• [Texte]:
━━━━━━━━━━
Ce que Roy considère comme une pure codification est en fait un point de tension et une certaine réorganisation dans la production d’implicite, rendue possible par des mobilisations de femmes et de féministes, et non une opposition à ce dernier. Ces mobilisations posent des questions importantes sur ce qu’est le pouvoir. Ces femmes et ces féministes ont pris la décision de remplacer les codes sociaux produisant des rôles figés où une personne doit être dans l’action et l’autre passive par d’autres normes, où le respect et le plaisir mutuels sont mis en avant. Ce changement rend Roy, comme tous les nostalgiques d’un idéal lavé de luttes et de coercition, nostalgiques d’un passé qui n’a jamais existé, visiblement mal à l’aise.

 

L’institution universitaire et le respect des spécialistes

Au-delà de la surprise de constater que la chaire Yves Oltramare de l’IHEID a fait fi de plusieurs dizaines d’années d’analyses féministes qui permettent de comprendre les questions de pouvoir patriarcal dans différentes sociétés en invitant un présentateur à nous faire part de ses opinions personnelles sur le harcèlement sexuel, il est important de replacer cet événement dans un contexte plus large de contrecoup antiféministe. Bien que les idées féministes aient gagné en légitimité et en popularité depuis le début de leur existence, la lutte contre la hiérarchie des genres et pour l’émancipation des femmes ne se passe pas, et ne s’est jamais passée, sans heurts. La plupart des féministes sont encore mal vues.
━━━━━━━━━━
• [Données enregistrées]:
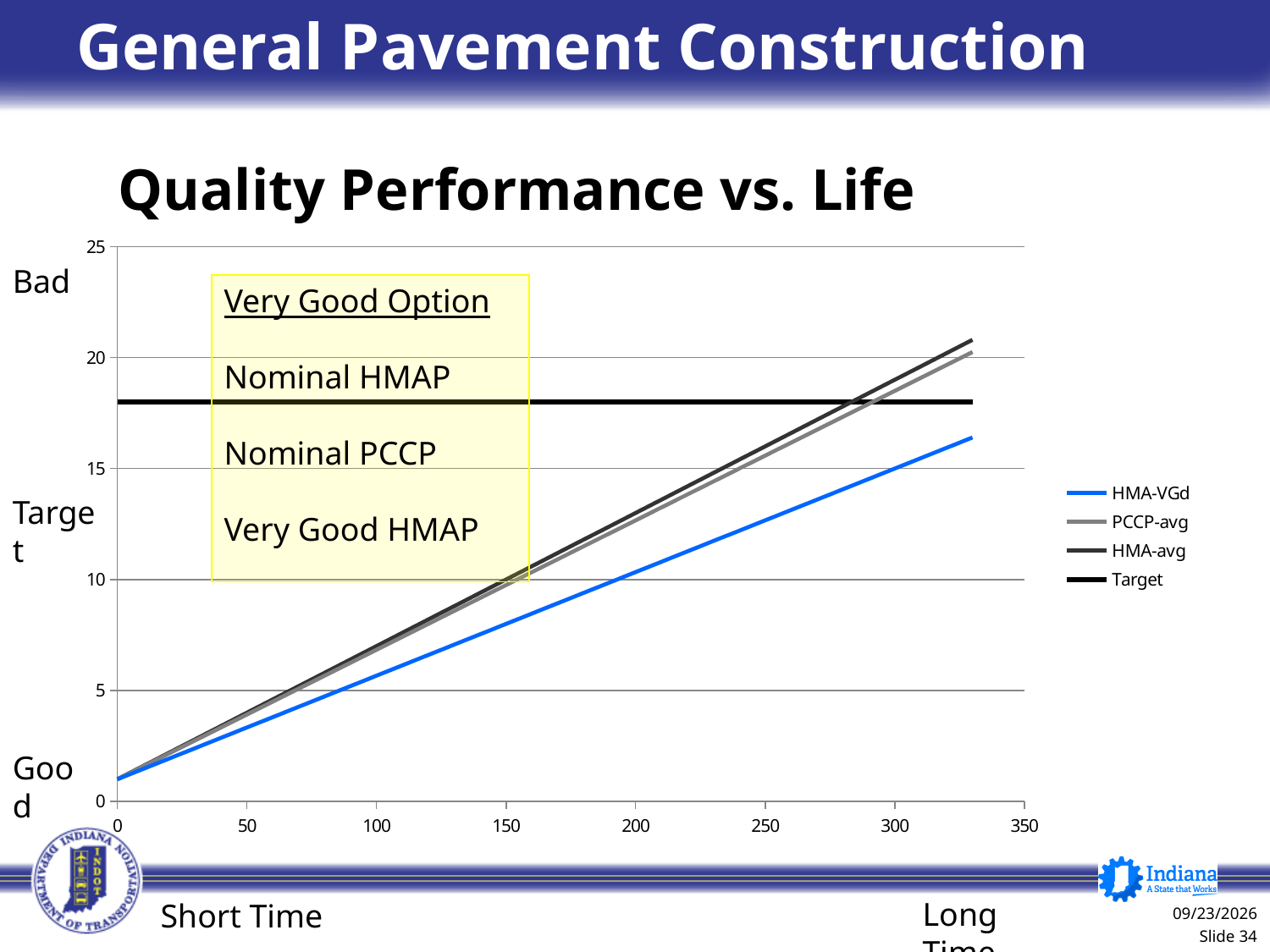
Is the value of HMA-avg at x = 200 greater or less than 10? greater Is the value of HMA-VGd at x = 250 greater or less than 15? less Is the value of the Target line greater or less than 20? less Does the Target line rise, fall, or stay flat across the x axis? stay flat Which of the three rising series has the lowest value at x = 300? HMA-VGd What is the title of the chart? Quality Performance vs. Life Does the HMA-VGd line rise or fall as the x axis increases? rise What kind of chart is shown on the slide? line chart At x = 300, which is larger, HMA-avg or HMA-VGd? HMA-avg How many series does the chart legend list? 4 Which series is drawn in blue? HMA-VGd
━━━━━━━━━━
• [Questions]:
(a) Répondez à ces questions sur le texte :
(i) Par quelles normes ces femmes et ces féministes ont-elles décidé de remplacer les codes sociaux produisant des rôles figés ?
(ii) Quelle chaire de l'IHEID a invité le présentateur ?
(iii) Comment la plupart des féministes sont-elles encore perçues ?
(b) D'après le texte, qu'est-ce qui met Roy visiblement mal à l'aise ?
(c) Prolongez le texte sur le contrecoup antiféministe à partir de sa dernière phrase.

• [Réponses]:
(a)
(i) Par des normes où le respect et le plaisir mutuels sont mis en avant.
(ii) La chaire Yves Oltramare.
(iii) Elles sont encore mal vues.

(b) C'est le changement opéré par des femmes et des féministes. Ces dernières ont remplacé les codes sociaux qui produisaient des rôles figés, où une personne est dans l'action et l'autre passive, par des normes qui mettent en avant le respect et le plaisir mutuels. Ce changement met Roy mal à l'aise, comme tous les nostalgiques d'un idéal lavé de luttes et de coercition.

(c)
Pendant la Feminist Week du début du mois, j’ai entendu des étudiantes et jeunes chercheuses s’inquiéter de se déclarer féministes, car elles croient que cette étiquette est nuisible à leur avancée professionnelle. Il est bien possible qu’elles aient raison, il semble malheureusement encore plus facile d’être invité pour parler des femmes et de féminisme sans être un expert en la matière que d’être invité en tant que féministe sur un sujet que nous connaissons bien. Aussi, même dans une institution qui cherche (ou dit chercher) à promouvoir des femmes dans le milieu académique, en invitant un non-spécialiste, il se reproduit une invisibilisation de celles qui travaillent sur ces questions et qui savent de quoi elles parlent. Ainsi, par le contenu autant que par le contexte, cette présentation d’Olivier Roy démontre qu’il faut faire preuve de vigilance envers les différentes formes de manifestations antiféministes, même quand elles se déroulent sous le couvert du vernis de la respectabilité universitaire.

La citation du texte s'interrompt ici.